Sunday was Henry Mintzburg day at the AoM with two sessions involving the master. The AoM organising committee really deserve a slating for the location of the sessions. People were sat on the floor and in the corridor outside the room. It doesn’t take much intelligence to realise that a session involving such a major figure needs a bigger room. The error is compounded by the first sentence of p32 of the summary guide which says: Encounter an overflow crowd at an Academy of Management annual meeting, and the chances are good that the session in question will include Henry Mintzberg. It is bad enough to be caught our by unexpected demand, but to fail to plan for expected demand strikes me as a poor advert for management science.
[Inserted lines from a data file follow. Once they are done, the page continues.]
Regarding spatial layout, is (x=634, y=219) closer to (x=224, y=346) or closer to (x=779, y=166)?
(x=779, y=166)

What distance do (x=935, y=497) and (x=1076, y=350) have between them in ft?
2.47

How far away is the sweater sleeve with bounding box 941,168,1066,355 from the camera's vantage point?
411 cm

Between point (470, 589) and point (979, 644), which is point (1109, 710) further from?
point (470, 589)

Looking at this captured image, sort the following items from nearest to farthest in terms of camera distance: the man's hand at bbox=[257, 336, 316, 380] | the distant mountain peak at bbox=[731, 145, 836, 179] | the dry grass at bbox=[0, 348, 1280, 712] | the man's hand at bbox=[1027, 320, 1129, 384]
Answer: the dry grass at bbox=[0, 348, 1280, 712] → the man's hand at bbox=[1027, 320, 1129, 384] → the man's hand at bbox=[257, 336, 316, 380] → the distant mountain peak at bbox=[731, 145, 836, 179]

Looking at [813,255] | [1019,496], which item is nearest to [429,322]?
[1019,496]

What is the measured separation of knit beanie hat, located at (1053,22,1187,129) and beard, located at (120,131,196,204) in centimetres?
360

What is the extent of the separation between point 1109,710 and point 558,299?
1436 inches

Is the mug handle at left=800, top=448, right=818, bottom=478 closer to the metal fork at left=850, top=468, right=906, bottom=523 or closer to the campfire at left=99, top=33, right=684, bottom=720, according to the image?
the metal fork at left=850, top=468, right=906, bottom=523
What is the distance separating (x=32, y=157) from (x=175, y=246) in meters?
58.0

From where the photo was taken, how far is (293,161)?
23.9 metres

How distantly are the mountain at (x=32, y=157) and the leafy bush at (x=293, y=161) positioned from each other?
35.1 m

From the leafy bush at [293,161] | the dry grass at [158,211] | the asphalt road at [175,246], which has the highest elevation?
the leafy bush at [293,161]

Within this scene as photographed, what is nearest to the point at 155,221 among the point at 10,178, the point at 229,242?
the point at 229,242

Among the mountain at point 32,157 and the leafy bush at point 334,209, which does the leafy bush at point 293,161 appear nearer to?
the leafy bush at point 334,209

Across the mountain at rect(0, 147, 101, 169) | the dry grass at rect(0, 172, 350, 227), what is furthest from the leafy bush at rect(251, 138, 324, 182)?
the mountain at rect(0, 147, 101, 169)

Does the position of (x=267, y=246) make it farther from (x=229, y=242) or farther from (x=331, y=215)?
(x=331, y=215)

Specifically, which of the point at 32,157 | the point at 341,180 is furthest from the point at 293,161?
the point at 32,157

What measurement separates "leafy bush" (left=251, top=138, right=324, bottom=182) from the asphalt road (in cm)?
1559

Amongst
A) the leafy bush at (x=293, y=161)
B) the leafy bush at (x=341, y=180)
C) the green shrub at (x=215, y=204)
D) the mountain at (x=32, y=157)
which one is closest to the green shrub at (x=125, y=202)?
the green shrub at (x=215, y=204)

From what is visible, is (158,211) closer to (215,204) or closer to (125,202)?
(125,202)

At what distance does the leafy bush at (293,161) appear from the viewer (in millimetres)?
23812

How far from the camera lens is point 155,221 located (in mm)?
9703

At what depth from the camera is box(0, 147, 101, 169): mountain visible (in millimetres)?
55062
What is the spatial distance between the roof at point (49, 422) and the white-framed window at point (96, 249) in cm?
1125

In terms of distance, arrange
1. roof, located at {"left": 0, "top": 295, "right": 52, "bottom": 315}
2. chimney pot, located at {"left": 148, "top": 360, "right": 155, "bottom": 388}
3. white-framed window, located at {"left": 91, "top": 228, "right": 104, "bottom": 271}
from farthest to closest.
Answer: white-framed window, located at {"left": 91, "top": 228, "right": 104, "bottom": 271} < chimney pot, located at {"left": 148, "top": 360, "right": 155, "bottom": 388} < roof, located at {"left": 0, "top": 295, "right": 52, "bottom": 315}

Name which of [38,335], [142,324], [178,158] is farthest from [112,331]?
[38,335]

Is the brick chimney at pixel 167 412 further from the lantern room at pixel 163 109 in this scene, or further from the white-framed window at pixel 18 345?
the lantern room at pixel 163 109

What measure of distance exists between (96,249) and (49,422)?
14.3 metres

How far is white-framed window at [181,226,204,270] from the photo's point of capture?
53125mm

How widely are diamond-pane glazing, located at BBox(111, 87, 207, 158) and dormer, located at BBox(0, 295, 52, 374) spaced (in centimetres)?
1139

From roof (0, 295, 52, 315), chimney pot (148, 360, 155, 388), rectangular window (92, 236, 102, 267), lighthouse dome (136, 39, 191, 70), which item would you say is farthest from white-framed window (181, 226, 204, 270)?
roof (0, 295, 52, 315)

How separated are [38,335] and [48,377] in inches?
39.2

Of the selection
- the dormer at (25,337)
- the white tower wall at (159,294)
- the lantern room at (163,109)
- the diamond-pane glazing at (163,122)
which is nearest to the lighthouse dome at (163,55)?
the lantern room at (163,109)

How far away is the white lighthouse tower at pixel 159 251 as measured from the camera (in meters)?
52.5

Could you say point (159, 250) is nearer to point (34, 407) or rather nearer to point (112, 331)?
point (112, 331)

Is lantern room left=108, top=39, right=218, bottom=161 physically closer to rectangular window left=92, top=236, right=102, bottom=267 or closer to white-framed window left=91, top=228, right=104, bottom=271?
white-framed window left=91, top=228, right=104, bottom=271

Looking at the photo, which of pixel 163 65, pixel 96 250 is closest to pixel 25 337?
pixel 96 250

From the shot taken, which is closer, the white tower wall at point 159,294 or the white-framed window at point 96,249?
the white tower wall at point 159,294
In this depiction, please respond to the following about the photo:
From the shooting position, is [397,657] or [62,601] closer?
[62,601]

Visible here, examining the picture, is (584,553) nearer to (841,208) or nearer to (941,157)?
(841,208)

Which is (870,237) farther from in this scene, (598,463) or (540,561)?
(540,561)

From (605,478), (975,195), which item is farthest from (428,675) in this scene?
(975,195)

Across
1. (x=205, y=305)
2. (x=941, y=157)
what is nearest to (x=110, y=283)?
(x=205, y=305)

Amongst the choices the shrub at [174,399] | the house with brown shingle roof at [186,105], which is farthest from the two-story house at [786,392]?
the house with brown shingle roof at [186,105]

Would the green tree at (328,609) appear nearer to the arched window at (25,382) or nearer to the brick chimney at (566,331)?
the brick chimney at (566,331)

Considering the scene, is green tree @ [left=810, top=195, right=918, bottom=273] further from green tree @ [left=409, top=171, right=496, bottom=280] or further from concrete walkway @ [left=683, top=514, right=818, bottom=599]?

Rant over, the main subject was the role and purpose of management education. Now there were some angels on the heads of pins discussions about whether you should be a business school or a management school. However the essence was a debate over management as a practice or as theory. On one side (and the Dean of UCL represents an extreme here) was the argument that you could rehearse people through simulation and case studies to prepare them for practice. Opposing that was Henry who argued that management was a practice. We had a supporting cast of presenters that included a sociologist arguing to some effect that we should teach multiple forms of organisation including collectives etc. You knew he was a sociologist by the way as everything was interpreted in terms of power, its an unhealthy obsession of the discipline to my way of thinking.

There was one very memorable quote from Henry (he used it in all three sessions I attended but it was still good), who said that George Bush treated Iraq like it was a case study except he didn’t read the case. He is of course the only President with an MBA.

Filtering through the various ideas, examples and rhetoric, by take would be:

  • No one should really do an MBA until they have management experience , practice needs to inform the learning. I remember on my own MBA (many years ago) everyone was a manager, and we managed during the three year part time course. The whole think was a lot better as a result.
  • The basics of finance, law, OR etc. need to be taught on the basis of providing a common body of knowledge, and ideally there should be considerable overlap between business schools.
  • Cases are vastly overrated
  • Statistical techniques are vastly overrated
  • The net effect of cases and statistics is to create a cadre of anally retentive analytical types with no practical wisdom
  • We need to give people a broad education in ideas and how to find more – that means teaching anthropology, philosophy and other humanities to increase the diversity of material that the managers will have in their future lives
  • I still like the use of a real thesis as part of the final year
  • Full time MBAs are a bad thing, periods of study or part time work would keep people rooted in practice.
  • Management consultants should not be allowed by law to employ people with a BA in business studies followed by an MBA, much of the evil of consultancy practice would be avoided in consequence
  • Management scientists need to reflect on Warren Bennis’s famous suggestion that they all suffer from Physics Envy.

If we can get really combine practice and theory it will be a good thing, but with some honorable exceptions I didn’t see many signs.